Les instruments percussifs type marimba ou xylophone sont eux moins réussis : ils manquent un peu de dynamique et de profondeur. Les vents sont de qualité inégale (mention spéciale au basson). Quant aux cuivres, je n’aurais que 2 mots à dire : bof bof. On trouve même quelques instruments synthétiques tels que des cuivres ou violons, il en faut pour tous les goûts !
Pour résumer, une banque sympathique pour donner un côté 'symphonique’ à des ballades sucrées, mais pas de quoi imiter un orchestre de façon réaliste. Il faut dire que du haut de ses 72 Mo, la collection Virtuoso aurait peine à rivaliser avec les banques 10 à 1000 fois plus grosses qu’on trouve aujourd’hui sur le marché.
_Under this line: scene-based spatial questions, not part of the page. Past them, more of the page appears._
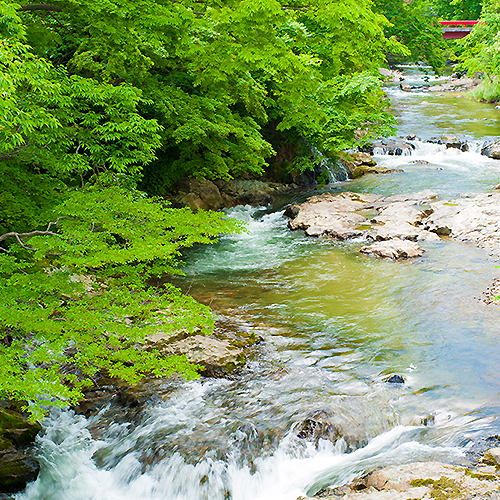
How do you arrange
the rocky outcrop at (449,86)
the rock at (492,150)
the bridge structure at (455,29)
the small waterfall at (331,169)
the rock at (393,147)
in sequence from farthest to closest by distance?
the bridge structure at (455,29) < the rocky outcrop at (449,86) < the rock at (393,147) < the rock at (492,150) < the small waterfall at (331,169)

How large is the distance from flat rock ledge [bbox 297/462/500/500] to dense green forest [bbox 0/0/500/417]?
2.25 m

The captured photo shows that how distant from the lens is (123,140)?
915cm

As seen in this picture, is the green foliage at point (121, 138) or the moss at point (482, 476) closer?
the moss at point (482, 476)

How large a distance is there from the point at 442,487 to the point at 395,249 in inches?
311

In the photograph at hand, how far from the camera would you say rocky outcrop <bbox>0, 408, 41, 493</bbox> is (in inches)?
205

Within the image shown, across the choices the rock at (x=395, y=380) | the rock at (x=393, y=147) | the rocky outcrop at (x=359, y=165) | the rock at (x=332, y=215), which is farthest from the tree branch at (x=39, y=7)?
the rock at (x=393, y=147)

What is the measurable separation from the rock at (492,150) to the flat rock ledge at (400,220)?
20.9ft

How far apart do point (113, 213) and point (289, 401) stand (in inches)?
144

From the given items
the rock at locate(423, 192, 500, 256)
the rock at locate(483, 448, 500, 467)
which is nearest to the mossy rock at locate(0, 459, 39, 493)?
the rock at locate(483, 448, 500, 467)

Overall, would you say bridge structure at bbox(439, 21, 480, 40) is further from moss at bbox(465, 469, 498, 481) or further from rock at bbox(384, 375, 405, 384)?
moss at bbox(465, 469, 498, 481)

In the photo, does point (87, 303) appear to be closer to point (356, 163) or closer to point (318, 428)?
point (318, 428)

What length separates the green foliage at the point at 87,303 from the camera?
471cm

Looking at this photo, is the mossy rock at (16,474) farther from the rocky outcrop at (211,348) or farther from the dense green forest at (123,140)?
the rocky outcrop at (211,348)

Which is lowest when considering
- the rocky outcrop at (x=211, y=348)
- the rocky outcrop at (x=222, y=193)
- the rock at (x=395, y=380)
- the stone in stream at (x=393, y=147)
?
the rock at (x=395, y=380)
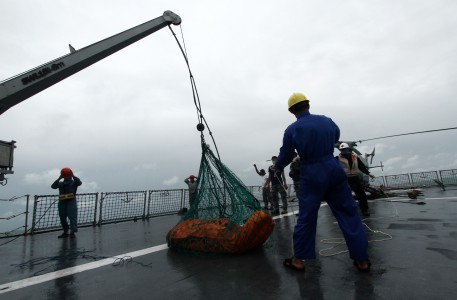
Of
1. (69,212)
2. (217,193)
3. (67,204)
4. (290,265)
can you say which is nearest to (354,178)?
(217,193)

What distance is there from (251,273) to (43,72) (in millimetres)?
5682

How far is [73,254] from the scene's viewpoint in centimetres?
470

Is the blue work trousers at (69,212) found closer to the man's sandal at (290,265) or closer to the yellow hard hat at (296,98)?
the man's sandal at (290,265)

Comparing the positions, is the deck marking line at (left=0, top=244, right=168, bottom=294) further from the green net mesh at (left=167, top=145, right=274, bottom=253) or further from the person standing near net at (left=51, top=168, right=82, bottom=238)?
the person standing near net at (left=51, top=168, right=82, bottom=238)

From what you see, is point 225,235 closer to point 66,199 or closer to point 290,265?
point 290,265

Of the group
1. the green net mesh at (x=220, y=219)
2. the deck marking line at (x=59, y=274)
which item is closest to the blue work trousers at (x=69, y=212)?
the deck marking line at (x=59, y=274)

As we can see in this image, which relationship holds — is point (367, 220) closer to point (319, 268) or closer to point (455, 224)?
point (455, 224)

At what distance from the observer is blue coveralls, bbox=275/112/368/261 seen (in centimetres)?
289

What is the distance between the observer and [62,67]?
5.57 metres

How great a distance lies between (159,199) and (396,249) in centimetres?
993

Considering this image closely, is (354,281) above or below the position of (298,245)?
below

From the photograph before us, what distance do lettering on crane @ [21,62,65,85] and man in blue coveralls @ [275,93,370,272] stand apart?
17.4ft

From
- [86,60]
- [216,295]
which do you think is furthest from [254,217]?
[86,60]

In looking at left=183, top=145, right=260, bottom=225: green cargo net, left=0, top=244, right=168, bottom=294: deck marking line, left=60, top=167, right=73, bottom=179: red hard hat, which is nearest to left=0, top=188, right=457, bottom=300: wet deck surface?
left=0, top=244, right=168, bottom=294: deck marking line
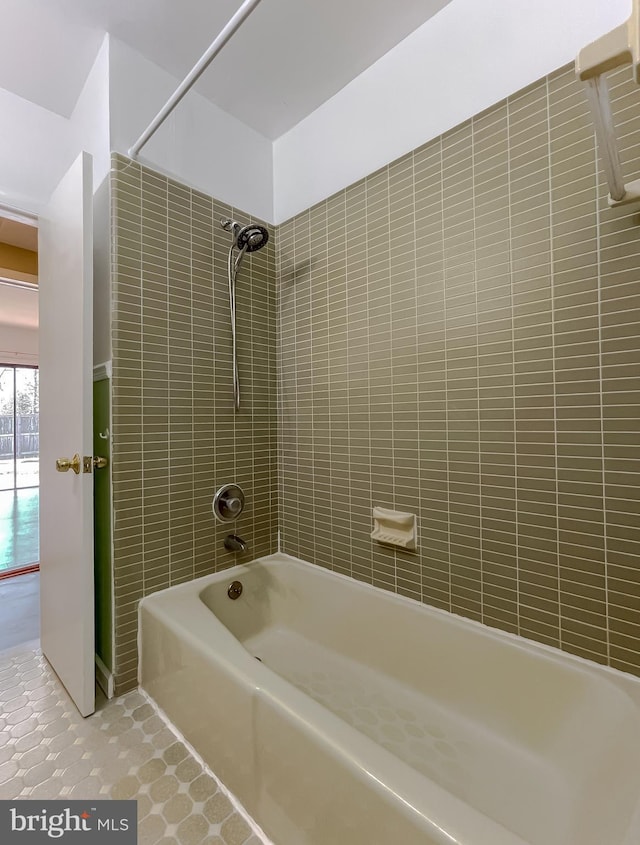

Nous avons gardé le meilleur pour la fin : la banque Mo’Phatt. Parce qu’elle n’essaye pas d’imiter d’instrument acoustique, elle est sans aucun doute celle qui exploite le mieux le potentiel de synthèse du ProteusX. Avec ses 50 Mo, elle donne dans le très gros son digital (genre D50 qui a mangé des Corn Flakes). On trouve ainsi des nappes (presets « MadDramA », « Synthetic »), des cuivres (« ProfBrass »), des basses slappées ou encore des kits de batteries (« BabyDoll »).
Si l’on regrettera le manque de gros sons Lead et la tendance « effet spécial » de beaucoup de presets qui seront, de ce fait, assez durs à placer, on appréciera en revanche l’utilisation de contrôleurs qui modifient avec bonheur certains presets (essayez ne serait-ce que la modulation sur le susnommé « Synthetic »). Un vrai bonheur synthétique qui vous amenera facilement à créer vos propres presets.
Notez que les quatre banques citées ici ne sont pas les seules qu’E-MU propose. On en trouve ainsi quatre autres : trois dévolues à l’histoire des synthétiseurs et autres pianos électriques (Vintage Pro X) et une composée de boucles et samples de batterie (Beat Shop Two). De quoi faire !
Conclusion
A 149 € seulement (soit seulement 49 € de plus qu’une 0404 seule), l’ensemble ProteusX est indéniablement une affaire car il réunit deux produits au rapport qualité/performance/prix stupéfiant : d’un côté la sympathique 0404 et ses effets DSP, de l’autre le lecteur d’échantillons virtuel ProteusX qui n’a pas à rougir devant un Kompakt ou un HALion Player, en terme de synthèse comme d’ouverture. Outre les possibilités offertes concernant le soud design, le soft d’E-MU donne en effet accès, via son logiciel de conversion, à des milliers de sons, le tout avec une consommation CPU très faible (sur un Athlon 64 3400+, soit).
La réussite du logiciel est telle qu’on en vient à regretter qu’il ne fonctionne que dans le contexte d’une carte EMU, même s’il est possible de l’utiliser avec une autre carte son (la 0404 faisant alors office de dongle de luxe).